The Legend That Was Eamonn Andrews

a celebration to mark the presenter's centenary year


Joe Loss

BOOKS: For Ever and Ever, Eamonn, by Eamonn and Grainne Andrews (Grafton Books, £12.95)


A COUPLE of years ago, Tom Brennand, who worked for many years with Eamonn Andrews on his television shows, wrote a biography which was condemned for its cruelty, making out Andrews to be an insecure and ignorant man whose benign public façade covered up numerous personal and professional faults.


Considering that his book was largely written by Andrews himself, and completed by his widow, who sadly died herself a year ago, one would not expect they and Brennand to be in much agreement. Yet it is a different kind of book, for Eamonn Andrews deals with his life as a whole, from which it becomes evident that he was essentially insecure, regretting his shortcomings in education but driving himself forward to his ambition.


Things certainly did not fall in his lap. He tried unsuccessfully to write plays, to become an actor and a championship boxer. He was a generally incompetent insurance clerk. He more or less wangled his way into broadcasting and journalism. But he is the shining example of the saying "It's not what you do or what talent you have but how you go about it".


In short, once he did get into radio he made himself one of its greatest professionals. He even made himself a stage personality, taking his radio quiz Double or Nothing into Dublin's huge Theatre Royal, where it was part of the regular film and stage programme, and then being brought over to England by Joe Loss.

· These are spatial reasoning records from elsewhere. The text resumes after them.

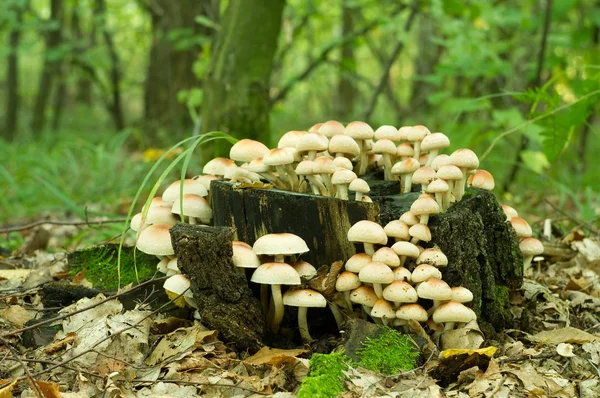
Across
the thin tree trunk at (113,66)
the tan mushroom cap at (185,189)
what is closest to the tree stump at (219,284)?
the tan mushroom cap at (185,189)

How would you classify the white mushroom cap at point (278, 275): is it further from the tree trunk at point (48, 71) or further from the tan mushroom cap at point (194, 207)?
the tree trunk at point (48, 71)

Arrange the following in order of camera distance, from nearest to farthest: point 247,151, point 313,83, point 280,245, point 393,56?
point 280,245, point 247,151, point 393,56, point 313,83

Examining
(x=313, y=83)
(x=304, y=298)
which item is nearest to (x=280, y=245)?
(x=304, y=298)

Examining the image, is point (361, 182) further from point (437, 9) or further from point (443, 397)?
point (437, 9)

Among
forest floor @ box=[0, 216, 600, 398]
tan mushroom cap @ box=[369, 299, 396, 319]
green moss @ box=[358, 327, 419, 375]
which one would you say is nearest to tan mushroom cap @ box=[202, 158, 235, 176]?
forest floor @ box=[0, 216, 600, 398]

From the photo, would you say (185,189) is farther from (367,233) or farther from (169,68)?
(169,68)

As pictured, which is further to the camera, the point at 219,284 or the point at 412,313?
the point at 219,284

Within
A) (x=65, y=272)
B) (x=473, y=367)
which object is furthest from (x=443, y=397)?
(x=65, y=272)
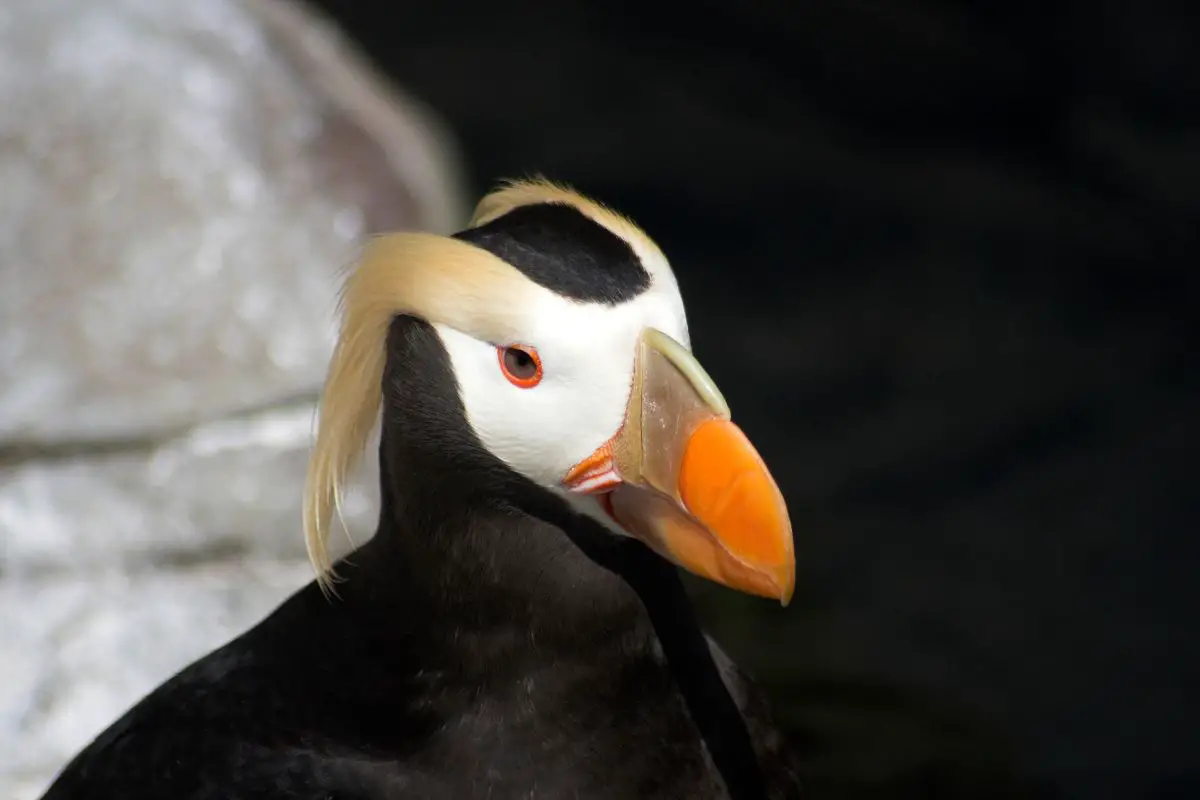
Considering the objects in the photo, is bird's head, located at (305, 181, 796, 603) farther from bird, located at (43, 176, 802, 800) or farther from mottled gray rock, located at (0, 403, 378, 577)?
mottled gray rock, located at (0, 403, 378, 577)

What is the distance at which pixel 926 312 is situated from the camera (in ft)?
17.2

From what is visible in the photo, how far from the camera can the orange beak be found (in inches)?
76.7

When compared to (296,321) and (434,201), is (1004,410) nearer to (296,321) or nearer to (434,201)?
(434,201)

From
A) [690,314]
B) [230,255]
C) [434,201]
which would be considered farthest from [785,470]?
[230,255]

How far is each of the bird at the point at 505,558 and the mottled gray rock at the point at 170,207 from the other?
165 centimetres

It was hardly surprising that Brennand found him difficult to work with at times, for the fact that he spread himself too thin, commuting to Ireland every week, bringing up a family, writing columns for the English and Irish press, including the Catholic Herald, and running his own Irish theatrical and recording empire, as well as hosting some of the most popular television shows ever seen in this country.


With a naturally retiring personality like his, the strain must have been intense and there seems little doubt that the collapse of his Irish enterprises hastened his death.